_Exercise text_.
----

BitFlow BitFlow - 7 months ago 8
Python Question

regex to find match in element of list

I'm new to Python and have complied a list of items from a file that has the an element which appeared in the file and its frequency in the file like this

('95.108.240.252', 9)


its mostly IP addresses I'm gathering. I'd like to output the address and frequency like this instead

IP Frequency
95.108.240.252 9


I'm trying to do this by regexing the list item and printing that but it returns the following error when I try
TypeError: expected string or bytes-like object


This is the code I'm using to do all the now:

ips = [] # IP address list
for line in f:
match = re.search("\d{1,3}\.\d{1,3}\.\d{1,3}\.\d{1,3}", line) # Get all IPs line by line
if match:
ips.append(match.group()) # if found add to list

from collections import defaultdict
freq = defaultdict( int )
for i in ips:
freq[i] += 1 # get frequency of IPs

print("IP\t\t Frequency") # Print header

freqsort = sorted(freq.items(), reverse = True, key=lambda item: item[1]) # sort in descending frequency
for c in range(0,4): # print the 4 most frequent IPs
# print(freqsort[c]) # This line prints the item like ('95.108.240.252', 9)
m1 = re.search("\d{1,3}\.\d{1,3}\.\d{1,3}\.\d{1,3}", freqsort[c]) # This is the line returning errors - trying to parse IP on its own from the list
print(m1.group()) # Then print it


Not trying to even parse the frequency yet, just wanted the IPs as a starting point

Answer

The second parameter in re.search() should be string and you are passing tuple. So it is generating an error saying that it expected string or buffer.

NOTE:- Also you need to make sure that there at least 4 elements for IP address, otherwise there will be index out of bounds error

Delete the last two lines and use this instead

print(freqsort[c][0])

If you want to stick to your format you can use the following but it is of no use

m1 = re.search(r"\d{1,3}\.\d{1,3}\.\d{1,3}\.\d{1,3}", freqsort[c][0]) # This is the line returning errors - trying to parse IP on its own from the list
print(m1.group())

----

_Tasks to complete_.
(a) In the forum thread above, repeat the text starting with "ips = [] # IP" and going on through "defaultdict( int )".
(b) According to the reply in the forum thread above, what kind of value is being passed as the second parameter to re.search()?
(c) Translate this sentence from the forum thread above into Spanish: "The second parameter in re.search() should be string and you are passing tuple."

_Raw data_.
----

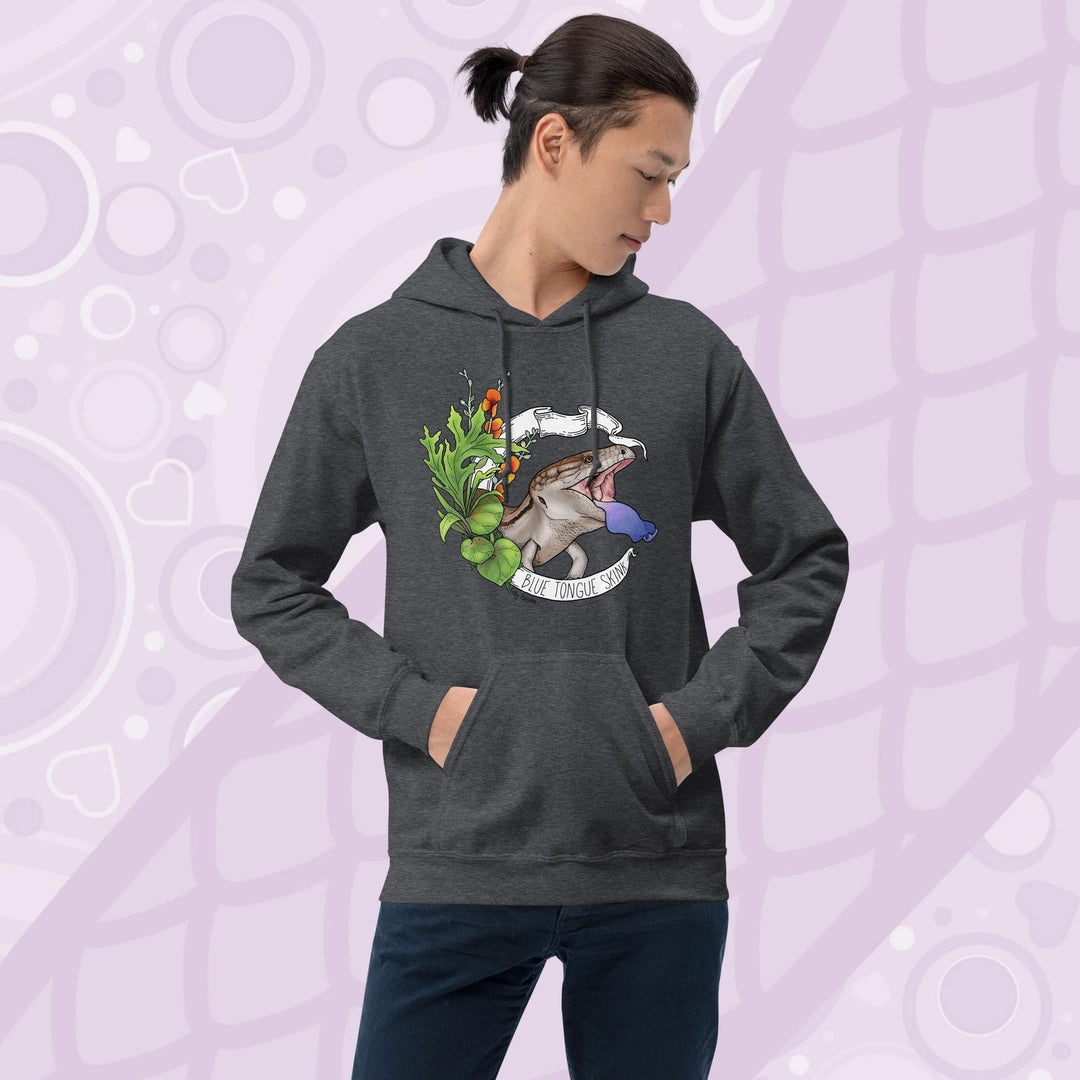 Man wearing a dark grey hooded pullover sweatshirt with a graphic of a blue-tongued skink, it's mouth open and it's blue tongue flashing in a classic defensive posture. The lizard is surrounded by green leaves and flowers. The text "Blue Tongue Skink" is written on a white banner.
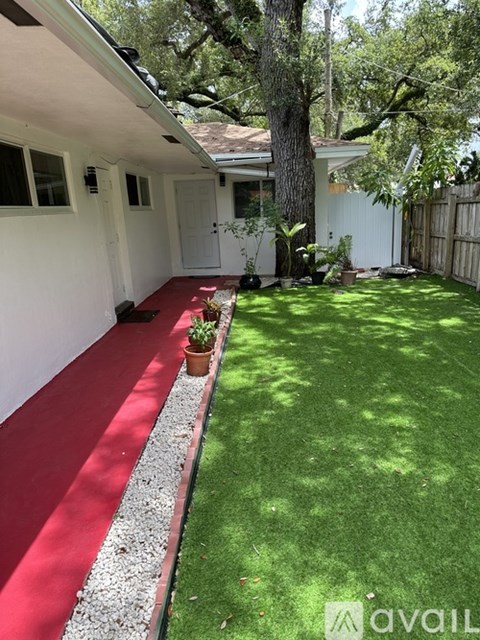A white house with a red carpet and a green lawn.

----

_Exercise results_.
(a)
ips = [] # IP address list
for line in f:
match = re.search("\d{1,3}\.\d{1,3}\.\d{1,3}\.\d{1,3}", line) # Get all IPs line by line
if match:
ips.append(match.group()) # if found add to list

from collections import defaultdict
freq = defaultdict( int )

(b) A tuple.

(c) El segundo parámetro de re.search() debería ser una cadena y estás pasando una tupla.